A butterfly ended up being the link between an Air Force squadron and the hundreds of students at C.T. Walker Traditional Magnet School, Principal Renee Kelly said.
When kindergarten teacher Jenny Landrum asked for help setting up a butterfly garden last year, Master Sgt. Mark Lucachick, a parent at the school, stepped up.
After that initial project, he returned and brought with him 16 fellow members of the 3rd Intelligence Squadron from Fort Gordon to help weed, plant and raise the beds in the school’s vegetable garden.
From there, the group returned almost weekly to tutor, referee in physical education classes and, along with the pupils, to deliver the garden’s vegetables to residents in the Laney-Walker neighborhood.
On Monday, the partnership became official when the squadron adopted C.T. Walker in a ceremony held for all 600 students and faculty members. Lt. Col. Brad Borke said his squadron members will visit the school weekly to work with children in classrooms and provide mentors that some are missing.
Borke said his squadron can offer unique role models for the students – 40 percent of the roughly 300 service members are women, and the vast majority are 25 or younger. Borke said that what the students will give back is just as important, however.

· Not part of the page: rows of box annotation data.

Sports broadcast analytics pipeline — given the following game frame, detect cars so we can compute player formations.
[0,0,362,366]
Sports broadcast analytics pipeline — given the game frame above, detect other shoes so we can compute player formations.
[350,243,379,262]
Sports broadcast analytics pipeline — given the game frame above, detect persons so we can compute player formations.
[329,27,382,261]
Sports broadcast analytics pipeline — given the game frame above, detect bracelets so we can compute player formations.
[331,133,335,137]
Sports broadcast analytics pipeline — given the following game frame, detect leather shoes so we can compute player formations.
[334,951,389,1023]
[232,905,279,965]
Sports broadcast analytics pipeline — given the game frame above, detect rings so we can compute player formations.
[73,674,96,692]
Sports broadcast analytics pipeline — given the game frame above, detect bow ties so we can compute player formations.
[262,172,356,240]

“It helps us in uniform to see, in a very special way, what we work so hard for, which is defending this nation, and that nation is you,” Borke told the auditorium of students and faculty members. “Simply put, you help us put a face to the flag that we defend with our life.”
Augusta Mayor Deke Copenhaver, whose father flew B-17 bombers in World War II, said there is no better person for the children to look up to than an Air Force member.
School Superintendent Frank Roberson said the school’s namesake, Charles T. Walker, would be proud of such a partnership. Walker, a former slave, founded Tabernacle Baptist Church in 1885 and earned national attention for his passionate preachings.
“I can’t say how proud I am to be superintendent of a group of students who perform so well,” Roberson said, citing the school’s recognition this year as a 2013 National Merit School of Excellence. “The future is going to be so very, very bright for them.”
First Lt. Michael Troise, 25, said that in the past few months he has eaten lunch with the students and spoken to classes for military appreciation day. He said the unit’s goals are to teach character and to be there when a student needs someone to talk to.
“Just being around these kids, it’s really uplifting to see how excited they are and how much they want to learn,” he said. “They already have the value that we want, which is integrity. I mean, I’ve heard them argue over who is going to get to clean the table after lunch. We want to build on that.”
Kelly, the principal, said she thought the Air Force would be a good partner because it shares the same tenets and discipline the school tries to teach.
Students are required to maintain an 80 average to stay in the magnet school, which is a public school that focuses on high academics and leadership. Students also have to complete community service projects and are taught the importance of service, which the Air Force squadron will be personifying each week.
“Service doesn’t always happen in the sky or in a foreign land but right here in downtown Augusta on Wrightsboro Road,” Kelly said.